Мы с кормилицей переглядывались и долго вслушивались в неторопливую жалобную мелодию. По безлюдной обледенелой улице, неожиданно легко постукивая гэта, бродячий певец шел мимо моего дома из Нингётё в сторону Комэятё. Звуки сямисэна медленно-медленно замирали, будто гасли вдалеке.

«Тэмпура… тэмпура хочу, поесть… хочу поесть. Тэмпура… тэм… хочу… пура, хочу».

Ветер унес эти слова. А у меня было такое чувство, что они словно отблеск пламени, который постепенно слабеет и исчезает в бездонной глубине. И хотя звуки сямисэна, я точно знал, давно смолкли, некоторое время я слышал нежный шепот: «Тэмпура хочу поесть, тэмпура хочу поесть», он все еще звучал в ушах.

Показалось ли это мне, или я действительно слышал звуки сямисэна – вот над чем я размышлял в одиночестве, незаметно погружаясь в глубокий, сладкий сон. Протяжная мелодия и сегодня звучала, как прежде, печальная и.убаюкивающая, неотступно следуя за мной по дороге.

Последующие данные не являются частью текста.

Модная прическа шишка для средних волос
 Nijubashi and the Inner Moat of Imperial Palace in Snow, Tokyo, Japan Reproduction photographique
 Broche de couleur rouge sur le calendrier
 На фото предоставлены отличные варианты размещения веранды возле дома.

«Тэмпура хочу поесть, тэмпура хочу поесть». Однако звуки сямисэна не сопровождались сейчас привычным постукиванием гэта, но несомненно было одно: это те самые, хватающие за душу звуки, которые мне были издавна так хорошо знакомы.

Вот и опять я услышал, и, кажется, совсем РЯДОМ! «Тэмпура… тэмпура», а немного спустя совсем отчетливо конец фразы: «… хочу поесть… поесть». А на дороге по-прежнему никого, только тени от сосен да моя одинокая тень. И нигде не видно той, которая чем-то напоминала бы, бродячего певца. А высоко в небе светит луна, и серебряный свет повсюду разлит; но ни впереди, ни сзади, как прежде, никого. Может, я не вижу предметов оттого, что свет луны слишком ярок? Сколько же времени прошло, прежде чем наконец я увидел впереди, в одном-двух те от себя, тень человека, играющего на сямисэне? Только теперь я понял, что, пока добирался сюда в эти долгие часы, я точно был заворожен светом луны и шумом морских волн.

Но могут ли слова «долгие часы» передать то чувство протяженности времени, которое я испытал? Иногда во сне человеку случается почувствовать, что прошло я два, и три года. Пожалуй, мое ощущение в эти минуты было сродни тому, что испытываешь во сне. Может быть, под этим бездонным небом, под высокой печальной луной, по дороге, которую обступают корявые низкие сосны, и по песчаному берегу, на который набегали волны, я шел и два, и три года, а может, и все десять лет.

«Я спрашивал себя: „А принадлежу ли я еще к этому миру?.. Человек, умирая, отправляется в долгий путь. А что, если я сейчас совершаю подобное путешествие?“ Мне, во всяком случае, оно показалось бесконечно долгим.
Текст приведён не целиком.